Sí. Pero el hecho es que la barrita no llegó como por arte de magia a su envoltura, para darle certeza al adagio que enuncié al inicio de este relato; o sea, no llegó cuando yo menos la esperaba (llegó cuando la compré).

Pero aquí el sentido se lo da el hecho de haber asumido que no habría más deleite al paladar y estar conforme con ello.

Pensemos en un hipotético escenario en el que dos personas experimentan exactamente el mismo deseo de tener una pareja amorosa, y ambos tienen exactamente el mismo número de oportunidades para ello: 1. Pero resulta que una de esas personas (llamémosle el individuo A) se la pasa buscando desesperadamente al amor de su vida, mientras el otro (el individuo B) deja que todo fluya, y disfruta cada cosa que se presente. 

A ambos les llega ese amor al mismo tiempo, pero el individuo A, que se la pasó todo el tiempo previo esperando ese momento, experimenta un pensamiento de “ya era hora”, “¿por qué tardaste tanto?”, basado en la carencia en la que su propio deseo excesivo lo sumergió, mientras que el individuo B, que vivió los años previos en su máximo esplendor, experimenta una sensación de grata sorpresa cuando llega ese amor inesperado. 

En este ejemplo, esperar o no esperar no fue el factor. El amor llegó a la par. Pero la percepción de ambos individuos fue radicalmente opuesta, fincada en las expectativas no satisfechas de uno contra las expectativas inexistentes del otro.
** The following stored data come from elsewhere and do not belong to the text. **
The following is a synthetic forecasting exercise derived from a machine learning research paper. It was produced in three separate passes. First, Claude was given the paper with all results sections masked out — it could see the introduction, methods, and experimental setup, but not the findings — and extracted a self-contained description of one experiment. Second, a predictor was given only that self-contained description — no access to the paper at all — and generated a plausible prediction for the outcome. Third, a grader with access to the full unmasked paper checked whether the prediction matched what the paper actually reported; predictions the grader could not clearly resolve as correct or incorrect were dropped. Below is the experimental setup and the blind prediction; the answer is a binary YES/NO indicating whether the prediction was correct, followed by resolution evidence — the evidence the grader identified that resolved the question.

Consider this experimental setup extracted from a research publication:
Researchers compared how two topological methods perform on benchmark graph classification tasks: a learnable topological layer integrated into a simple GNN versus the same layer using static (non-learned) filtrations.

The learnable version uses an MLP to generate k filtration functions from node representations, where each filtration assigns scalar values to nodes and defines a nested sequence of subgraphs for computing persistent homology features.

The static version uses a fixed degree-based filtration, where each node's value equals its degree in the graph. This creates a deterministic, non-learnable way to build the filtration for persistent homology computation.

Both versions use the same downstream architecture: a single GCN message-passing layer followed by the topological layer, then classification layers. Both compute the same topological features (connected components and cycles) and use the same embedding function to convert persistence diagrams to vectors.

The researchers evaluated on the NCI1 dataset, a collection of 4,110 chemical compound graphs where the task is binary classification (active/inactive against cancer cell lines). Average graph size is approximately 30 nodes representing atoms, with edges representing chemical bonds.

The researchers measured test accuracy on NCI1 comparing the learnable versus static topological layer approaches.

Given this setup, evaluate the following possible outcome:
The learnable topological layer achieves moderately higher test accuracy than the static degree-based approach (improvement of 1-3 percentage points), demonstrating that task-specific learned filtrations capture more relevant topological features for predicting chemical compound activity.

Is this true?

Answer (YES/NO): NO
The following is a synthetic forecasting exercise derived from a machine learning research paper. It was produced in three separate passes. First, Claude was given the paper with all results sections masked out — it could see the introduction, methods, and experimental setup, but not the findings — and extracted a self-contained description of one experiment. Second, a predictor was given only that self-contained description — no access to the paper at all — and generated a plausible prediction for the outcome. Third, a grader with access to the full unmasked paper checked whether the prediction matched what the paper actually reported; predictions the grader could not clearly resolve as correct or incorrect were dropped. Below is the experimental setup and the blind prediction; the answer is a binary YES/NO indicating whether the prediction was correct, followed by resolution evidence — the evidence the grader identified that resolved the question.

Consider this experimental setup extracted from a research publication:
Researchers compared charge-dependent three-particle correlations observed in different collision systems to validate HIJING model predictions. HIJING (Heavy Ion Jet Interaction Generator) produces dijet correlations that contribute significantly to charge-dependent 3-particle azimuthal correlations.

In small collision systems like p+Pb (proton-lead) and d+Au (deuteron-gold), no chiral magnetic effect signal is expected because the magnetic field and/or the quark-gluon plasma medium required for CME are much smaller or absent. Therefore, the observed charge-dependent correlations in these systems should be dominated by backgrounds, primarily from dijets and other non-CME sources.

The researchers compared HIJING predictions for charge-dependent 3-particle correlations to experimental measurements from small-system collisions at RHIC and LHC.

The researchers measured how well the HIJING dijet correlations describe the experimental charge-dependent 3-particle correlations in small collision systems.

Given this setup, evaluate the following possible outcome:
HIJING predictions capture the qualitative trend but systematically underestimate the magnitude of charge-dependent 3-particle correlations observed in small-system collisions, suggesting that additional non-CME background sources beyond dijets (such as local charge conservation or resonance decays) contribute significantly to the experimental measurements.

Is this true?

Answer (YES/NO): NO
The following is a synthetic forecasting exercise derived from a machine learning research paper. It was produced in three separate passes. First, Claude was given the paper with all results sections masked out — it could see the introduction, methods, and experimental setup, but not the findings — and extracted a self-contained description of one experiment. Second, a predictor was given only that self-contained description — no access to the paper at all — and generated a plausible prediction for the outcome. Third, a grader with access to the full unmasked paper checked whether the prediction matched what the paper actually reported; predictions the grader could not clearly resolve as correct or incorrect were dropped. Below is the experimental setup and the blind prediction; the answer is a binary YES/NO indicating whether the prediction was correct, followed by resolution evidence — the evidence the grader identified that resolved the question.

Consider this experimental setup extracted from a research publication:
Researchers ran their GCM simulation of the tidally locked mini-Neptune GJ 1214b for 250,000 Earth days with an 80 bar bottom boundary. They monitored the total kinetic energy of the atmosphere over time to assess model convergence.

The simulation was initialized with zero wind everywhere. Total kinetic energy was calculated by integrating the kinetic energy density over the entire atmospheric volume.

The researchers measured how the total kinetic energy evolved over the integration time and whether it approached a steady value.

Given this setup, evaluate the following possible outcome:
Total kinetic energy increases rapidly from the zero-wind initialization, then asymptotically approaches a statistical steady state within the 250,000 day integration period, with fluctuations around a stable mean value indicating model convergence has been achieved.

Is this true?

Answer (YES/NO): NO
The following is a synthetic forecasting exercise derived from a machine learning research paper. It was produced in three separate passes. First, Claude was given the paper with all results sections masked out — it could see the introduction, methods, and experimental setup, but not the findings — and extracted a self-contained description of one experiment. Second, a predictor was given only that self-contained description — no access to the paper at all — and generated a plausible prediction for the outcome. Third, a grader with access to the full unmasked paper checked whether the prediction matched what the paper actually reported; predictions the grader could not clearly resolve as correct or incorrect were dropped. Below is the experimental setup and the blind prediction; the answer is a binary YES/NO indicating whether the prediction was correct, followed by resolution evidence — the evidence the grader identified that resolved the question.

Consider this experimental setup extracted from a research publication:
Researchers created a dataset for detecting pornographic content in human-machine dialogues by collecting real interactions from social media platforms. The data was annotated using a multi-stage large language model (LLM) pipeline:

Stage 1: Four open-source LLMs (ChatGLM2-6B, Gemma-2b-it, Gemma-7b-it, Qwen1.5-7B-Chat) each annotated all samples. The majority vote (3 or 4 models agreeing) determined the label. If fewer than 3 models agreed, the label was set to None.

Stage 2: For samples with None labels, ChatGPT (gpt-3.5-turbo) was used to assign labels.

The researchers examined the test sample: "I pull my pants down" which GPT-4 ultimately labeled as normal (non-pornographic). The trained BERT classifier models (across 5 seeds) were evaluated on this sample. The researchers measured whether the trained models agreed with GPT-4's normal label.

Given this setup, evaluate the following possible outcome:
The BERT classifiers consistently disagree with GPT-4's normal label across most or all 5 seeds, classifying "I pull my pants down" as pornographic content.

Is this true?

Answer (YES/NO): YES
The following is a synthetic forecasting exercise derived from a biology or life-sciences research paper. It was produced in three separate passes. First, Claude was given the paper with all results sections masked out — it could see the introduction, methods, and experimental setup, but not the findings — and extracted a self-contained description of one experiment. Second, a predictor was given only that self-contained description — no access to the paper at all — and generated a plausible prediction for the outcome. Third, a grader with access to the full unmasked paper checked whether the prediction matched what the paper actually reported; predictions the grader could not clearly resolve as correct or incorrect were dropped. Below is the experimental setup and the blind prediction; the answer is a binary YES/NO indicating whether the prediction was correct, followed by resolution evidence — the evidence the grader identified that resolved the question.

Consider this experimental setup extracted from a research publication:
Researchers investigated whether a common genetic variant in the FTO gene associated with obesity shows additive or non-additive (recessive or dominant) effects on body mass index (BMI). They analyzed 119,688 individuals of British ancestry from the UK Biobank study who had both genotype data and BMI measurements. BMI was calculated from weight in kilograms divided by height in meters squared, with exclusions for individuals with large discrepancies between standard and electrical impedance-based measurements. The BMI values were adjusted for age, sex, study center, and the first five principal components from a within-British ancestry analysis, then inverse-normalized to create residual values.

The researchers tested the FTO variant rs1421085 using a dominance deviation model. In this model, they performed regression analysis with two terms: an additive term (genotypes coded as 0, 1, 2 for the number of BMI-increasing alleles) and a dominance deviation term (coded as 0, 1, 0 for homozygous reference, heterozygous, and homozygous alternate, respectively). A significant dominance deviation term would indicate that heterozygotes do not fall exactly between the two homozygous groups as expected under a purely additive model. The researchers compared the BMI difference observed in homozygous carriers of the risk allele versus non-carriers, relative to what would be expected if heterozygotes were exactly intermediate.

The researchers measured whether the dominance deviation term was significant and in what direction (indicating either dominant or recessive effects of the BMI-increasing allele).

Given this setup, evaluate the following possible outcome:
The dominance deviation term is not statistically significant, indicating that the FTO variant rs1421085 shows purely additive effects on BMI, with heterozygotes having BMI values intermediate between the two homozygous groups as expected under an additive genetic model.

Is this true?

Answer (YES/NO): NO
Podría, entonces, parafrasear ese adagio del inicio, y te diría que las cosas llegan cuando deban llegar; pero dejar de esperarlas te libera de la sensación de que algo te hace falta, y eso es lo que realmente enriquece tu vida.

También podría decirte que esperar lo que es ausencia sólo aumenta la carencia.
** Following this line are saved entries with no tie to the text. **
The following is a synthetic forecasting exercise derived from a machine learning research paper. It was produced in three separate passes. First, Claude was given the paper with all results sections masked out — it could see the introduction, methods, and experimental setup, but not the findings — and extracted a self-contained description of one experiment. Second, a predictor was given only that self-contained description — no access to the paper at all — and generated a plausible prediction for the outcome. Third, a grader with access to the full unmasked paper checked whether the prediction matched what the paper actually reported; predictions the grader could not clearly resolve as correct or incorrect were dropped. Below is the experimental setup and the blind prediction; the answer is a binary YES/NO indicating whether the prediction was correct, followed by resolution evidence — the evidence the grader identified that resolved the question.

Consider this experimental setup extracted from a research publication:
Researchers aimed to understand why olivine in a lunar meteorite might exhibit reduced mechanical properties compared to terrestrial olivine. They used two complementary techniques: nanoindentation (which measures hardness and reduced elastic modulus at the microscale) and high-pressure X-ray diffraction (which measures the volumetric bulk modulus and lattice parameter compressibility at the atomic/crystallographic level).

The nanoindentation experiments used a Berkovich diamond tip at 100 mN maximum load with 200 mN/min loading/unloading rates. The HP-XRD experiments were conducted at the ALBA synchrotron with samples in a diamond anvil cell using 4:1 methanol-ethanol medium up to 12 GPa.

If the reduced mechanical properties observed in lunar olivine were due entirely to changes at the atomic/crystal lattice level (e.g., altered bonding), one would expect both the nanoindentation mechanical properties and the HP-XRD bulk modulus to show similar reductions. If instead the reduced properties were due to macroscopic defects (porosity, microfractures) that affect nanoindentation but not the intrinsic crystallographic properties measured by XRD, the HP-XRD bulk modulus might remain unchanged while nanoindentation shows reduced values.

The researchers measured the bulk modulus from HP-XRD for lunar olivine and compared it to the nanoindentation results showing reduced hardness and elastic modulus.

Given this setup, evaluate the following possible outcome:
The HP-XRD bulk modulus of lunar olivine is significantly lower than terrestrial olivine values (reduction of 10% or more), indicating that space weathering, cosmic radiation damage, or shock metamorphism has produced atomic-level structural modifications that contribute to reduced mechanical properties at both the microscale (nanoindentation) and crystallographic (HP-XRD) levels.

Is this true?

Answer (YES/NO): NO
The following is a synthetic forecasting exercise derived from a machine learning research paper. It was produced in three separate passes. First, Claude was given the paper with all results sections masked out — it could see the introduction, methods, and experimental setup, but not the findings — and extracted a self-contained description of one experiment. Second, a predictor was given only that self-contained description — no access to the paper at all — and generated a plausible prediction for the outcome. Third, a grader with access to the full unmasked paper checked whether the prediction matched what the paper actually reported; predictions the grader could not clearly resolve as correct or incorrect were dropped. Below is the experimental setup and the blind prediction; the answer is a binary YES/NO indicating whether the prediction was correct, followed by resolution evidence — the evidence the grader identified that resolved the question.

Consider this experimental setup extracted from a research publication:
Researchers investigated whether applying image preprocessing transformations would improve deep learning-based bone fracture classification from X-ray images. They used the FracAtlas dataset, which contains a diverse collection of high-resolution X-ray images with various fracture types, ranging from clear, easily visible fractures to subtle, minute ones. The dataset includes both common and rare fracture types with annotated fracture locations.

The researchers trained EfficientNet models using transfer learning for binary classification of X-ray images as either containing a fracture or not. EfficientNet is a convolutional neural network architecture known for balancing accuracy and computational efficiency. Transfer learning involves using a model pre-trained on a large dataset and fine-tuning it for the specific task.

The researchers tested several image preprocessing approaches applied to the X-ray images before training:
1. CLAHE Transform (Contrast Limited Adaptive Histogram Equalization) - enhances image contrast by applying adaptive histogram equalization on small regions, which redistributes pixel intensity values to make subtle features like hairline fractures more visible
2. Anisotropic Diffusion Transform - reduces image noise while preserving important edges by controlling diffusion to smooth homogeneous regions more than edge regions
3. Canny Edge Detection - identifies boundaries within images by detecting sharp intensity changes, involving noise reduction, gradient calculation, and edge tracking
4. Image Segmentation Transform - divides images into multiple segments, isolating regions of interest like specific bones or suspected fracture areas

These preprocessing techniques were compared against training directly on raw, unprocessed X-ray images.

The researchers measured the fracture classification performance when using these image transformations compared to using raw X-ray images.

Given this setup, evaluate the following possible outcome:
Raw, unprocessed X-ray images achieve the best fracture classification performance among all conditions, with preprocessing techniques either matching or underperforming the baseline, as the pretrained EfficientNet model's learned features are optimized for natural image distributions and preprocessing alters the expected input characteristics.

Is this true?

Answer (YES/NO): YES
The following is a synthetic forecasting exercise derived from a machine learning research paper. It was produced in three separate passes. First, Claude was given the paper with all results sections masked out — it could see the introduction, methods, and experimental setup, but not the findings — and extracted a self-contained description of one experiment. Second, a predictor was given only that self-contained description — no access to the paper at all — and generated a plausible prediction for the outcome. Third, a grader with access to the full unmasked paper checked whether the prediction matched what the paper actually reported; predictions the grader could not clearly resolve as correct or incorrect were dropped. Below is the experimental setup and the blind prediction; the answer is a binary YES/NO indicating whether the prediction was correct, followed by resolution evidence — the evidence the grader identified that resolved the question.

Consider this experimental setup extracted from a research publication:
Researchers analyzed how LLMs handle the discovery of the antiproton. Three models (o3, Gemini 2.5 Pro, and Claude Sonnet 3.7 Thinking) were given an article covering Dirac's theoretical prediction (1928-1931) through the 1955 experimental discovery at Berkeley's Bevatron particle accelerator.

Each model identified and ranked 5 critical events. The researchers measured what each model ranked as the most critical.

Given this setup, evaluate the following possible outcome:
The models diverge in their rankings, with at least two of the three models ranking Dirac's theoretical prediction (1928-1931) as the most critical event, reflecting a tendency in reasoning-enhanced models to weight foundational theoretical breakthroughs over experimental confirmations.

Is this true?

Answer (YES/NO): NO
Está bien, está bien, aquí te va un adagio con el que estás más familiarizado: no es rico el que más tiene, sino el que menos necesita.

Por lo tanto, mi estimado lector semiocurrente, te invito a revisar tus expectativas y a preguntarte cuáles de ellas te hacen sentir incompleto. ¿Qué pasaría si las descartaras, y dejaras de esperar? 

¿Llegarían, por fin, las cosas que anhelas? 

Por supuesto que no, pero apenas notarías su ausencia.

No actúes como si la vida te debiera algo, que todo lo que te debía ya lo tienes: la capacidad de habitarla. En cambio, haz lo que debas, que lo demás se dará por añadidura.

No espero que te haya gusta este relato. Pero si acaso hubiera sido así, harías las delicias de este escritor, como si fuera una barrita simbólica.